Employment discrimination against people with mental health problems in England has fallen significantly since the launch of a national campaign to combat the stigma of mental ill-health, it was revealed today.
Research commissioned by the Time To Change campaign found that the proportion of individuals facing discrimination when searching for a job dropped from 25% to 16%. There has also been a fall from 19% to 13% in the proportion of people who reported losing their job due to a mental health problem.
The study by the Institute of Psychiatry in London, which surveyed 1000 service users on their experiences in 22 areas of life, found the proportion experiencing any form of discrimination had fallen from 91% to 87%.
This suggests Time To Change, which is led by mental health charities Mind and Rethink and was launched in January 2009, is well on course to meet its target of reducing levels of discrimination against people with mental health problems by 5% by 2012.
However , the head of the campaign, funded by the Big Lottery Fund and Comic Relief, said there was still a long way to go.
Director Sue Baker said: “We can’t be complacent. Our challenge now is to continue with our work in order to reduce the incidents of discrimination that are still so widely reported by people with mental health problems.
“Nearly nine out of 10 people with mental health problems have been affected by stigma and discrimination, with two-thirds saying they have stopped doing things because of this.”

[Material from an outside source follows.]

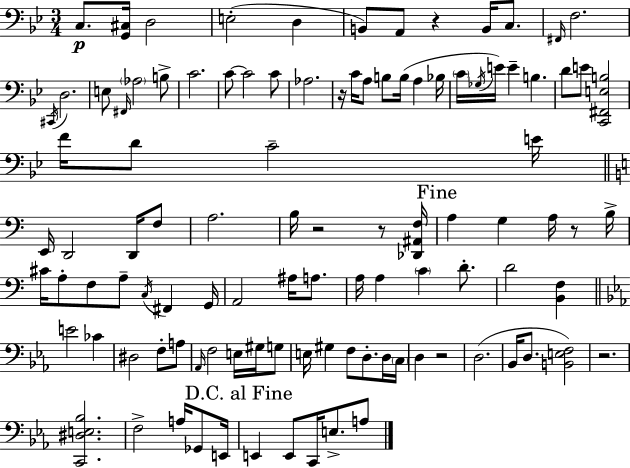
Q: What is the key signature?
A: G minor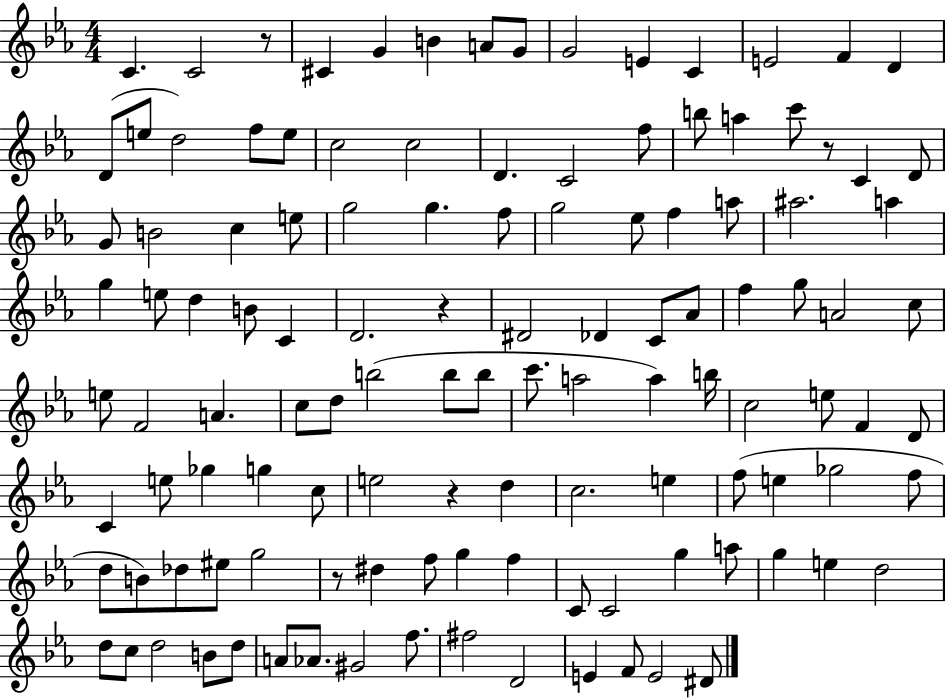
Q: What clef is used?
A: treble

The institute is conducting annual surveys of 1000 people with mental health problems to assess their experiences of discrimination and to measure the progress of the campaign.
Time To Change was launched last year with a national advertising campaign fronted by Stephen Fry, Ruby Wax and Alastair Campbell. This year the campaign is fronted by former boxer Frank Bruno and television presenter Trisha Goddard.
Besides the national campaign, Time To Change is running 28 local projects to tackle stigma and providing training for student doctors and teachers on mental health.
Further findings from the institute show that Time To Change is having an effect on attitudes.
People who are aware of the campaign are 19% more likely to agree that people with mental illness are far less dangerous than people suppose, than those unaware of Time To Change.